Brent crude oil futures surged this past week, topping $81 per barrel, a level not seen since 2014, making a contract and yearly high after the most recent OPEC+ meeting. The OPEC+ Joint Technical Committee (JTC) met ahead of the regular member meeting to assess fundamentals and market conditions and make a recommendation on output levels—and evaluate compliance. The group agreed to slowly phase out production curbs and raise daily output by an additional 400,000 barrels per day starting in November. Despite calls from certain countries for still higher output to meet what they see as rising industrial and overall demand, the group ultimately moved forward on a more modest lift, seeking to balance stable pricing and faster output growth.

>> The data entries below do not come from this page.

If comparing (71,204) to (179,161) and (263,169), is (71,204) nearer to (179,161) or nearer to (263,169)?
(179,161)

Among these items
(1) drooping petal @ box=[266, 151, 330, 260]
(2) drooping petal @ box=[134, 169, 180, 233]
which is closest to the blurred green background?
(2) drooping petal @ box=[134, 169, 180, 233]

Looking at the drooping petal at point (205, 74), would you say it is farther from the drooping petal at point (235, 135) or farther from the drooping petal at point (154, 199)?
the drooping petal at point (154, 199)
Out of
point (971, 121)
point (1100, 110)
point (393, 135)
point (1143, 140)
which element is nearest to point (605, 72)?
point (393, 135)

Incredibly, pricing has risen 400 percent since April 2020 as economic stimulus accelerated the pace of recovery following pandemic shutdowns. Due to COVID-19 restrictions, some OPEC+ members have underinvested in large infrastructure projects, which will limit their short-term ability to ramp up extraction. However, with such price appreciation, the JTC will need to keep closer tabs on member countries looking to cheat the system and by exceeding targeted output levels in a seller-friendly market.

After multiyear highs, crude oil prices did pull back midweek with an unexpected rise in U.S. stocks but resumed their climb later in the week. U.S. oil and distillate inventories climbed to 421 million barrels, according to EIA reporting. Stocks are still about 7 percent below the five-year average, and refineries are running at around 90 percent of operational capacity.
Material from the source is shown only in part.